For her Lucid collection, presented at Paris Fashion Week on 8 March 2016, Dutch designer Iris van Herpen explores the concept of lucid dreaming. Within a lucid dream, the dreamer is conscious of the dream state and therefore is able to exert a degree of control on what is happening.
The garments were made available to Nick Knight and stylist Amanda Harlech before the show to create a dynamic fashion film. The work was edited by Younji Ku and features a custom soundtrack by Salvador Breed and Stijn van Beek.
'When I design, the draping process most of the time happens to me unconsciously. I see lucid dreams as a microscope with which I can look into my unconsciousness. In this collection, I have tried to bring my state of ‘reality’ and my state of dreaming, together,' explains van Herpen.
There are two main design techniques presented in the collection: the lucid looks and the phantom dresses. The lucid looks come from the designer’s continuous collaboration with the artist and architect Philip Beesley.
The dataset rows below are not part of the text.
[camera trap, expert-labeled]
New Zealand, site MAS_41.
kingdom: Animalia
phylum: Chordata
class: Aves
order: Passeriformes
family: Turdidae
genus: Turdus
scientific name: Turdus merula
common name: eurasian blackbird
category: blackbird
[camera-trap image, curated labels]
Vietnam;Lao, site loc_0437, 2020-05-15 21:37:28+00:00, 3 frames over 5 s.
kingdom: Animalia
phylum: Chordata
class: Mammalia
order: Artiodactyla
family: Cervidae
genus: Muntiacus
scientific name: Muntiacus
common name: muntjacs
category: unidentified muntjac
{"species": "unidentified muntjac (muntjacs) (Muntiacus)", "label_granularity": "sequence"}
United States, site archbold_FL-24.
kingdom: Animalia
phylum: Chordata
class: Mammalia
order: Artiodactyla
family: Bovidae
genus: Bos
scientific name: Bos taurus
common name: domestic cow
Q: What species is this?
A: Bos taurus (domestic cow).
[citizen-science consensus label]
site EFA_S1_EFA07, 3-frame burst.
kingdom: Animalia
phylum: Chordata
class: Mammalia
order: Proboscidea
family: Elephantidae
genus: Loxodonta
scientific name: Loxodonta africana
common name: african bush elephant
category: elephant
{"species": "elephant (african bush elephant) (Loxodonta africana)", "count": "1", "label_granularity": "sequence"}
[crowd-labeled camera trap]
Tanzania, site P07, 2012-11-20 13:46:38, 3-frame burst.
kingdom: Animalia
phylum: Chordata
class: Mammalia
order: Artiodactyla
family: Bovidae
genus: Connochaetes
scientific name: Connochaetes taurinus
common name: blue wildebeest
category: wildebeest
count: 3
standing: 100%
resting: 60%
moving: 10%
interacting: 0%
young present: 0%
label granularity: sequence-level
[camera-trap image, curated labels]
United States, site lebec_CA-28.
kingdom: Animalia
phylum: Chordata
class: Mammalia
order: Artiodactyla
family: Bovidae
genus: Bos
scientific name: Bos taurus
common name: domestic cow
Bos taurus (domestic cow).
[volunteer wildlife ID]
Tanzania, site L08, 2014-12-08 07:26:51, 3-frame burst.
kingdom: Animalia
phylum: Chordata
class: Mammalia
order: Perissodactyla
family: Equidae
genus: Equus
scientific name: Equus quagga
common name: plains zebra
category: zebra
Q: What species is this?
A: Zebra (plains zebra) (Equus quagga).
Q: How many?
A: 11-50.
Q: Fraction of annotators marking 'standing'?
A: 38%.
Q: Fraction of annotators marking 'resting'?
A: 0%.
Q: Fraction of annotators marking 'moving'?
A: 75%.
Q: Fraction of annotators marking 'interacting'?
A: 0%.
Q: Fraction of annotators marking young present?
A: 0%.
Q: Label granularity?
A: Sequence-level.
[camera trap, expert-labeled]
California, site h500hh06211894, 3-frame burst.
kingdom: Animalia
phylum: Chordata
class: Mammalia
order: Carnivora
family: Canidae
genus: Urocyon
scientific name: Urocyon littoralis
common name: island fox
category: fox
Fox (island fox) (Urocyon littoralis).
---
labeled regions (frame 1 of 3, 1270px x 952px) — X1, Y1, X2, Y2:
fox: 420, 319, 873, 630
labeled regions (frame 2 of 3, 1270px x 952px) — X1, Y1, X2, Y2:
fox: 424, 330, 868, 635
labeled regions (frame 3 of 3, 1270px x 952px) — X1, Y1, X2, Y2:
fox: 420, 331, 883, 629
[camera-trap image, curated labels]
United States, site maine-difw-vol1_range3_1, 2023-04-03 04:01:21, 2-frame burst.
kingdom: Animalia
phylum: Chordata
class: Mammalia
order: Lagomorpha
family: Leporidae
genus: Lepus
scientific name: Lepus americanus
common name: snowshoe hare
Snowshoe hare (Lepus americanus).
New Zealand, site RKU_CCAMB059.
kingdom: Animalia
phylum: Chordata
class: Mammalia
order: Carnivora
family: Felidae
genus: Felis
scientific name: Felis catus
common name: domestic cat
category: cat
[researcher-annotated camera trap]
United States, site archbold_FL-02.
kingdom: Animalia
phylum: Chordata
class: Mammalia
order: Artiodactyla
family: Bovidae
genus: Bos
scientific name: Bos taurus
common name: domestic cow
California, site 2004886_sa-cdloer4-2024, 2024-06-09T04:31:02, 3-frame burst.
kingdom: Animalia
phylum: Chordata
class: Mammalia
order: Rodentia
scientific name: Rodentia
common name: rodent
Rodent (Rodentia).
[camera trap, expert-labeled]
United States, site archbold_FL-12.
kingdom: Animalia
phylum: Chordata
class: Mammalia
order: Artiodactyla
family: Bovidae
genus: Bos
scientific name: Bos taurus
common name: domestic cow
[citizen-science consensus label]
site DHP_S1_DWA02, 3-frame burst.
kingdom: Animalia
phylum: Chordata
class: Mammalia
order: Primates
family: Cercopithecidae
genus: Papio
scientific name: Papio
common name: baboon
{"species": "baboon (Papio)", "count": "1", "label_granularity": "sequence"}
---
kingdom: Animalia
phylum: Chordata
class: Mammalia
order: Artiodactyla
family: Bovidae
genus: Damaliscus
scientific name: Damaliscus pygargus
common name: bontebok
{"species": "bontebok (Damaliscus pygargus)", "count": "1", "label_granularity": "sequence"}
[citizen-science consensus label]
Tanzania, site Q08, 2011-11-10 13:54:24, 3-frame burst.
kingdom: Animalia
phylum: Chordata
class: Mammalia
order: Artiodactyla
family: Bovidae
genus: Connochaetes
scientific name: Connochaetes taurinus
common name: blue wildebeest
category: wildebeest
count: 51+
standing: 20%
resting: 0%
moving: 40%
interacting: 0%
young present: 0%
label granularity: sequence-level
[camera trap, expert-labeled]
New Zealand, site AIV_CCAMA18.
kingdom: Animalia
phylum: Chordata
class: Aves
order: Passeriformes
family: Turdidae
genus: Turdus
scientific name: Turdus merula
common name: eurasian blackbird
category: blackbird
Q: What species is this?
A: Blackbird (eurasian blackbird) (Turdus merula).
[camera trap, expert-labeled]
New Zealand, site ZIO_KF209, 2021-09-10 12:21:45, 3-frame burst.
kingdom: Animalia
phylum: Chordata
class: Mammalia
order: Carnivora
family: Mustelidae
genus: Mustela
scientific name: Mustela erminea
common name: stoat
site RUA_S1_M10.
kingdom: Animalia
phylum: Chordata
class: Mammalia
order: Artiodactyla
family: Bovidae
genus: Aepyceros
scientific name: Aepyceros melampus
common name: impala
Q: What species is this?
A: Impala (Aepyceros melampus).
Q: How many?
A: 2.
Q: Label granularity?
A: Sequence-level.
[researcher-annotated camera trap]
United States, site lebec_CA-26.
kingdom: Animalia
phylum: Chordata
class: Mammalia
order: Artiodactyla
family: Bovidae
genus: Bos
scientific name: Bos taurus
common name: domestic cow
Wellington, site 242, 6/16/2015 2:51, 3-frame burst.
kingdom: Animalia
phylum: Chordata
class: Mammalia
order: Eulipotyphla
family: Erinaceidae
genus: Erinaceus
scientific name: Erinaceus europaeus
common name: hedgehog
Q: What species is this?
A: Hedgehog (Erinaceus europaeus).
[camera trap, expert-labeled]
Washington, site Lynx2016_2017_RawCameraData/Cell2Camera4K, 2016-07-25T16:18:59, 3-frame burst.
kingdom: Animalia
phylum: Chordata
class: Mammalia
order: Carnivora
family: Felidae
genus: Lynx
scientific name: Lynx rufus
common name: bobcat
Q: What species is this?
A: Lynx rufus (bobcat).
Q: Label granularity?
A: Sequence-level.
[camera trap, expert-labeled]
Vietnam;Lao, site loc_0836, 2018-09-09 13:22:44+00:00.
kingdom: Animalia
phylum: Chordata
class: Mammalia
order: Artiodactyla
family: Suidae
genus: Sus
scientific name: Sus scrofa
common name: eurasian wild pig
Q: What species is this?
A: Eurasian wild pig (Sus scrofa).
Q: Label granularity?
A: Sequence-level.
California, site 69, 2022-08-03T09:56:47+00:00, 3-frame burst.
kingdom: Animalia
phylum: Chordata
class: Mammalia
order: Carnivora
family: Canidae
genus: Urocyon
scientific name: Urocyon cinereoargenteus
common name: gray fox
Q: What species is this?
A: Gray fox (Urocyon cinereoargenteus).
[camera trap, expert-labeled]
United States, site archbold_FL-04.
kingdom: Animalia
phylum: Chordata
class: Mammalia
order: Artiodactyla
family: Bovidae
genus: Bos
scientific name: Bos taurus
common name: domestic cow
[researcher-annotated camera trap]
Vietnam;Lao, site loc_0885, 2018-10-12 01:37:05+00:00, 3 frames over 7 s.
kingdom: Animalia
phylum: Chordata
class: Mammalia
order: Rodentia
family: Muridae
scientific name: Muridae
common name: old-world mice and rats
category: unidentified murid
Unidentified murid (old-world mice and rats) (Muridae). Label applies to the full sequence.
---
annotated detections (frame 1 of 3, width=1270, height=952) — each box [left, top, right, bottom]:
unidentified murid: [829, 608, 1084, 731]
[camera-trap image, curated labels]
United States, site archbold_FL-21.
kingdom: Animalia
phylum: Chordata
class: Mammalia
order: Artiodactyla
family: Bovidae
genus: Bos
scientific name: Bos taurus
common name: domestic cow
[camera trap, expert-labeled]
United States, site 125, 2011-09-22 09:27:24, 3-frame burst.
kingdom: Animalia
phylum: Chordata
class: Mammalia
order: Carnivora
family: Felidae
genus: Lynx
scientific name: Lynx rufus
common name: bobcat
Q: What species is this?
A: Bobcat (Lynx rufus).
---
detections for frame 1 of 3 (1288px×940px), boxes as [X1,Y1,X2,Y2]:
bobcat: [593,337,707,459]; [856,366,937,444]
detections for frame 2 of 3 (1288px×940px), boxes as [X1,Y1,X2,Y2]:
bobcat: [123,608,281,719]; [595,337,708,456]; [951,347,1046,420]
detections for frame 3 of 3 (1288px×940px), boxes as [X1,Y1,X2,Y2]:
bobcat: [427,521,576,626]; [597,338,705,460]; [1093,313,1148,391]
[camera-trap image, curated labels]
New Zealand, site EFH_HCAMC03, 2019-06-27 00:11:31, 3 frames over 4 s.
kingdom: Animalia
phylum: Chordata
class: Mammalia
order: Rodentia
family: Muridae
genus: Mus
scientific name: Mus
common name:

These looks are made from transparent hexagonal laser-cut elements that are connected with translucent flexible tubes, creating a glistering bubble-like exoskeleton around the wearer’s body. The phantom looks are made with a super light tulle to which iridescent stripes are fused, shimmering the silhouette illusory.
Continuing van Herpen’s vigor of fusing technology with handcraft, the collection features two 3D printed Magma dresses that are combining flexible TPU printing, creating a fine web together with polyamide printing. One of the dresses is stitched from 5,000 3D printed elements.